India mulls increased incentives to entice electronics manufacturers

The news: India’s government is considering additional subsidies for makers of electronic components and reduced tariffs on certain imports to boost its appeal as a manufacturing destination, per Bloomberg.

  • The Ministry of Electronics and IT proposed offering manufacturers of batteries, camera parts, and other components at least INR 230 billion ($2.8 billion) in subsidies.
  • It also recommended cutting tariffs on select electronic components, which would help reduce production costs for companies like Apple that are targeting India as their next manufacturing hub.

The big picture: The timing is ideal for India to implement these measures, as President-elect Donald Trump’s tariff threats push retailers to reduce their reliance on China’s manufacturing might.

By making it cheaper to manufacture smartphones and other electronics—and incentivizing microprocessor and lithium-ion cell production—India hopes to establish itself as an important link in the supply chains of companies like Apple and Google.
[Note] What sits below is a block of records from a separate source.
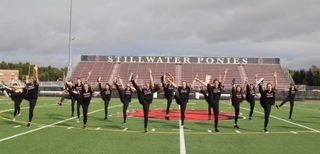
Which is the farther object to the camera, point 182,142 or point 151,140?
point 151,140

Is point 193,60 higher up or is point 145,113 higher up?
point 193,60

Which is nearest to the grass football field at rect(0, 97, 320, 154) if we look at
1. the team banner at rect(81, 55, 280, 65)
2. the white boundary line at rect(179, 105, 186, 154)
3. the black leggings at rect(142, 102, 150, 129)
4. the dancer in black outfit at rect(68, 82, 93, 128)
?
the white boundary line at rect(179, 105, 186, 154)

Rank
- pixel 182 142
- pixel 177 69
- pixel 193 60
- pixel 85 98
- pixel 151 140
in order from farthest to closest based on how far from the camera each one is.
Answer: pixel 193 60 < pixel 177 69 < pixel 85 98 < pixel 151 140 < pixel 182 142

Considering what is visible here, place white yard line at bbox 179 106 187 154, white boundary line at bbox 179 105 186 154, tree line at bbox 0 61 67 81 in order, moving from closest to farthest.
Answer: white yard line at bbox 179 106 187 154
white boundary line at bbox 179 105 186 154
tree line at bbox 0 61 67 81

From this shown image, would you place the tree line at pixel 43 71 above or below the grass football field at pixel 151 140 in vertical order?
above

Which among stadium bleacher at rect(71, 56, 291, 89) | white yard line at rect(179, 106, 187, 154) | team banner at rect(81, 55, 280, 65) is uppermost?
team banner at rect(81, 55, 280, 65)

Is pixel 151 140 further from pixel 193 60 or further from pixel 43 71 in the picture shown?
pixel 43 71

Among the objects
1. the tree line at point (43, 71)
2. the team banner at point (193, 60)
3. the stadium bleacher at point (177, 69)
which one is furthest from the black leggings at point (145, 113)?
the tree line at point (43, 71)

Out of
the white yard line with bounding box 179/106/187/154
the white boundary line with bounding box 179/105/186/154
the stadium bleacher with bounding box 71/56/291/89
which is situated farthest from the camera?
the stadium bleacher with bounding box 71/56/291/89

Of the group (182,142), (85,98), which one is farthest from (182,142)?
(85,98)

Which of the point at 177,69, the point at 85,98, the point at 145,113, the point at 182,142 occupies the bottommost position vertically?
the point at 182,142

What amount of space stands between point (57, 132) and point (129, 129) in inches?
117

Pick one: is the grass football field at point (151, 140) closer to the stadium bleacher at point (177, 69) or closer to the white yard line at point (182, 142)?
the white yard line at point (182, 142)

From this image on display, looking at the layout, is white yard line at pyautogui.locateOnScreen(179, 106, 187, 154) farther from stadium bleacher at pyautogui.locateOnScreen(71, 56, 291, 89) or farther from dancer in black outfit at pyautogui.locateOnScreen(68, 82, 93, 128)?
stadium bleacher at pyautogui.locateOnScreen(71, 56, 291, 89)
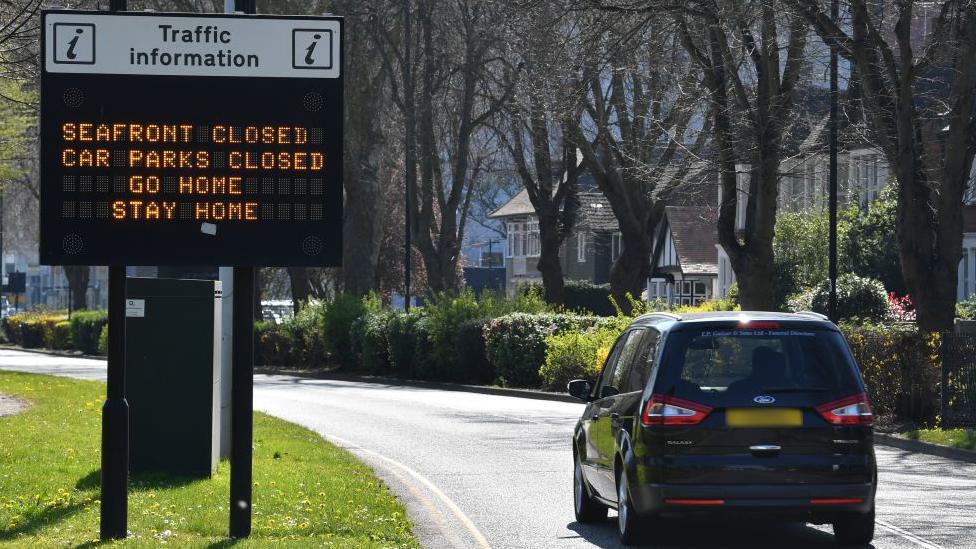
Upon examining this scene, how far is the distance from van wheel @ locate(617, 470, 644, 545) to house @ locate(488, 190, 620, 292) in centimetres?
5786

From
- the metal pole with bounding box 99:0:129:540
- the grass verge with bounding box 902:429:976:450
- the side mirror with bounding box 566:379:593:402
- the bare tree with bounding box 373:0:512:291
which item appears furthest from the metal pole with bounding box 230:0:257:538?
the bare tree with bounding box 373:0:512:291

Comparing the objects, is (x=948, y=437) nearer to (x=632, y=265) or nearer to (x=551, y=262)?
(x=632, y=265)

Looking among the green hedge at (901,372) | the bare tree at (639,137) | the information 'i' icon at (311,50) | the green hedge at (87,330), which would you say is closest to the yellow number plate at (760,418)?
the information 'i' icon at (311,50)

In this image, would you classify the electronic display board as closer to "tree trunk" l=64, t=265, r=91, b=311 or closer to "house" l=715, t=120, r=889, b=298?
"house" l=715, t=120, r=889, b=298

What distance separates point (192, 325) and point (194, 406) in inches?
29.3

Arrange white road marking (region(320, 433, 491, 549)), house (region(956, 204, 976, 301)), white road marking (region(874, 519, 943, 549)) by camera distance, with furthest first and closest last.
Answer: house (region(956, 204, 976, 301)), white road marking (region(320, 433, 491, 549)), white road marking (region(874, 519, 943, 549))

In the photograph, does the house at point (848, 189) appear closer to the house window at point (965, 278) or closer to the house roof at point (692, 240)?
the house window at point (965, 278)

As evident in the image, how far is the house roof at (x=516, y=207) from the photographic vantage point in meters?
92.6

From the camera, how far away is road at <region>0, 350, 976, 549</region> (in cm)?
1121

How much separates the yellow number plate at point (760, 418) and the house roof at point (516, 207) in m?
80.9

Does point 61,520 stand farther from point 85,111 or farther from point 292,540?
point 85,111

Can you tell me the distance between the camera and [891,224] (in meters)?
45.3

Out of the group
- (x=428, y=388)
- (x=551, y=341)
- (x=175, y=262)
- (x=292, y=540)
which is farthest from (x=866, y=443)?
(x=428, y=388)

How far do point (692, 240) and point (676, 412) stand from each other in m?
60.5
Such initiatives build on India’s success with its production-linked incentive scheme, which offers financial benefits to companies that manufacture products domestically.

Our take: India is in an ideal position to benefit from companies diversifying away from China.

While setting up shop in India comes with its own set of complications—like a considerable amount of bureaucratic red tape—government efforts to smooth over such challenges will make the country a more attractive manufacturing destination.